"The decision related to refusal of Nintendo's application under section 1(2) of the UK Patents Act 1977. The examiner had maintained an objection regarding s1(2)(c), i.e. that the contribution lay solely in the field of computer programs, and consequently refused the application. Referring to Aerotel/Macrossan (previously reported in the IPKat here), the Hearing Officer applied the now approved four step test, noting that the decision must be treated as a definitive statement of how the law on patentable subject matter is now to be applied in the UK, and that it should not be necessary to refer back to previous UK or EPO case law regarding the issue.

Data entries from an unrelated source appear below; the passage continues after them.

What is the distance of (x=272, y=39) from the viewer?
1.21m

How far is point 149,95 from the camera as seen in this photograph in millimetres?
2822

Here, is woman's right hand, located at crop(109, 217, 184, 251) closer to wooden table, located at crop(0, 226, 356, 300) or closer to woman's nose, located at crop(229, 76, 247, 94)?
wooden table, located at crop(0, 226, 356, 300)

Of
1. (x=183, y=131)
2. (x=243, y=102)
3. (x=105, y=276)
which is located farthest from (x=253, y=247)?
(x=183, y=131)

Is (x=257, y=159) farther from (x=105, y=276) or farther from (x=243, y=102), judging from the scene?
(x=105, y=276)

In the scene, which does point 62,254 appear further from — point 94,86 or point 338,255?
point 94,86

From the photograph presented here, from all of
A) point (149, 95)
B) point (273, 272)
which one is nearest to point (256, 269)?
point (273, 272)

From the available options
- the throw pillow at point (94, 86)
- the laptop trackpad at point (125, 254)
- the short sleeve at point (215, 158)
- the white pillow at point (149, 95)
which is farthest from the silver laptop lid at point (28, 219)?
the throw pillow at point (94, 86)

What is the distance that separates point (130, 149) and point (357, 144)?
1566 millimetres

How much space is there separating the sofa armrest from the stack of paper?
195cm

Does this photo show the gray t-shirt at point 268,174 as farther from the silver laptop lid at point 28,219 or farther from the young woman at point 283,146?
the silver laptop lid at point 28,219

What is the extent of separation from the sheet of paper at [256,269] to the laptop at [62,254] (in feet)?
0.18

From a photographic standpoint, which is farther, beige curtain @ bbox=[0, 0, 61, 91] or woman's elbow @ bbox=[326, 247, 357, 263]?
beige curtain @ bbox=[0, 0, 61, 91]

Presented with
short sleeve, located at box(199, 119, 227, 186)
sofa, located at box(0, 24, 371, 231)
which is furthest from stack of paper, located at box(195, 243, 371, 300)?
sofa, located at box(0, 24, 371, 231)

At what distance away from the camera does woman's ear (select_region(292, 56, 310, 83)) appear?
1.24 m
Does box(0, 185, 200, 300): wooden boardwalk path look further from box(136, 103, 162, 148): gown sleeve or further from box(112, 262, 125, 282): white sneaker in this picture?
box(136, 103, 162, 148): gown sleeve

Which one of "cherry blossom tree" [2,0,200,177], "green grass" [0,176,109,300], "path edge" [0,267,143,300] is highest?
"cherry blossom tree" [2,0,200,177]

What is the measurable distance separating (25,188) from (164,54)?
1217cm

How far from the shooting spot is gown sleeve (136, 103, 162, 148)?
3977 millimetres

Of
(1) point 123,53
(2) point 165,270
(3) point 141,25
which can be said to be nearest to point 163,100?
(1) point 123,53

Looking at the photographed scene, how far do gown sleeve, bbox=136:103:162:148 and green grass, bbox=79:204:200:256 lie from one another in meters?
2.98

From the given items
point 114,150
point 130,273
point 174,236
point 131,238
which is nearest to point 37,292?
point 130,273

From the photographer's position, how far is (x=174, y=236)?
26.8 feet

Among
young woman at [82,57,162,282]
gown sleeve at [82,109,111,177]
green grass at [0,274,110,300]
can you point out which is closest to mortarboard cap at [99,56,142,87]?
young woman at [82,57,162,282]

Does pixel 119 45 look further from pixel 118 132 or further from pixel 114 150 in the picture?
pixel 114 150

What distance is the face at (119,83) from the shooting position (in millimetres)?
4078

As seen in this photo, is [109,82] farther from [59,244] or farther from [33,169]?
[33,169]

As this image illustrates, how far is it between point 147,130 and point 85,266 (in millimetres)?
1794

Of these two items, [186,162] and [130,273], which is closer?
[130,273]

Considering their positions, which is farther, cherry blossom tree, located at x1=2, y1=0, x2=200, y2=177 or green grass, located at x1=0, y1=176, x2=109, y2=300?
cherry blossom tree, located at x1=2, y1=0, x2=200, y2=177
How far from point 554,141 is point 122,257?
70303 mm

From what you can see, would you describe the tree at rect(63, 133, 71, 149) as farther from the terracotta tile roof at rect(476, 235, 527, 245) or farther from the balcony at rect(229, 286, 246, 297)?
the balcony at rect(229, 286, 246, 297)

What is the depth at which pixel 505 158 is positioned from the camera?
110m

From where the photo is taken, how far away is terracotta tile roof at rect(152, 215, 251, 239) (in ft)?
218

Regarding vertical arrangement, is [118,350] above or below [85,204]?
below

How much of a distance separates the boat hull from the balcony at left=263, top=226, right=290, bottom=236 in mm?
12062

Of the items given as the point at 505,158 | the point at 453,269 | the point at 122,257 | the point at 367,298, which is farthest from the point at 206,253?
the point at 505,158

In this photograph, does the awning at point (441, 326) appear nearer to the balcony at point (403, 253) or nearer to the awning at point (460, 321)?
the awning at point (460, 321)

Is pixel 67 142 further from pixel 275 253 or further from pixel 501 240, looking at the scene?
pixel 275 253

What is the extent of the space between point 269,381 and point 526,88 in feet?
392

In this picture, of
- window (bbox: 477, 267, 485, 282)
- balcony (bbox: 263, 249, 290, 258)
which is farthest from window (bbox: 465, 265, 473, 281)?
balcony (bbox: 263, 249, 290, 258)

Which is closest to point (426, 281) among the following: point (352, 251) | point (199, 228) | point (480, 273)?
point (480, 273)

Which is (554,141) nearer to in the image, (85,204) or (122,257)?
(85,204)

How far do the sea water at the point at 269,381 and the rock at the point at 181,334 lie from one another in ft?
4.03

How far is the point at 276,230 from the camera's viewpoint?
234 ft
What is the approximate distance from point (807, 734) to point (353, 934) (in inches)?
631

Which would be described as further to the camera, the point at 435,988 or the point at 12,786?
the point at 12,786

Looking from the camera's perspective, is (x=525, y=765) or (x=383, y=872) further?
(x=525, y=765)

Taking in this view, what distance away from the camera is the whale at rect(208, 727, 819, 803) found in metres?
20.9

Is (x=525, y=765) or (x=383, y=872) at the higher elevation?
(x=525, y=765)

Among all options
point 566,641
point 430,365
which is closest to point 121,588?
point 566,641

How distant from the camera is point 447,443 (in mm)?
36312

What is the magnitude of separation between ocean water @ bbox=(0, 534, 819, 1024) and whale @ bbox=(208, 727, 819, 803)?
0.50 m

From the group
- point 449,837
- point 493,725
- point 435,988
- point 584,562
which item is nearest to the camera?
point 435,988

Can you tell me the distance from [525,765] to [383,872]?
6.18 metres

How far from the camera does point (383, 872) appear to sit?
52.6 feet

After construing the claims, the Hearing Officer considered the contribution to be the process of setting a kart upright and facing in the same direction as it was prior to crashing. This was seen to be clearly wholly within the area of a computer program, but not itself a scheme, method or rule for playing a game. Since the third step question was answered in the affirmative, it was not seen to be necessary to consider the fourth step, i.e. whether the contribution was "technical" in nature. The application was therefore refused.The IPKat sees much sense in this decision, but wonders how it can be squared with the previous decisions of Sun Microsystems and ARM, both of which also related to ways of getting computer programs to do clever things purely implemented in software, but which were related to much more serious-sounding issues of bytecodes and compilers rather than silly racing karts."
If the EU Council of Ministers had succeeded with just one of their many attempts to sneak the proposed software patents directive through via fisheries and other unrelated Council meetings, (doumented in great detail by Florian Mueller in his book) then Nintendo would probably now be the proud owners of a UK software patent for uprighting cars/vehicles in computer games.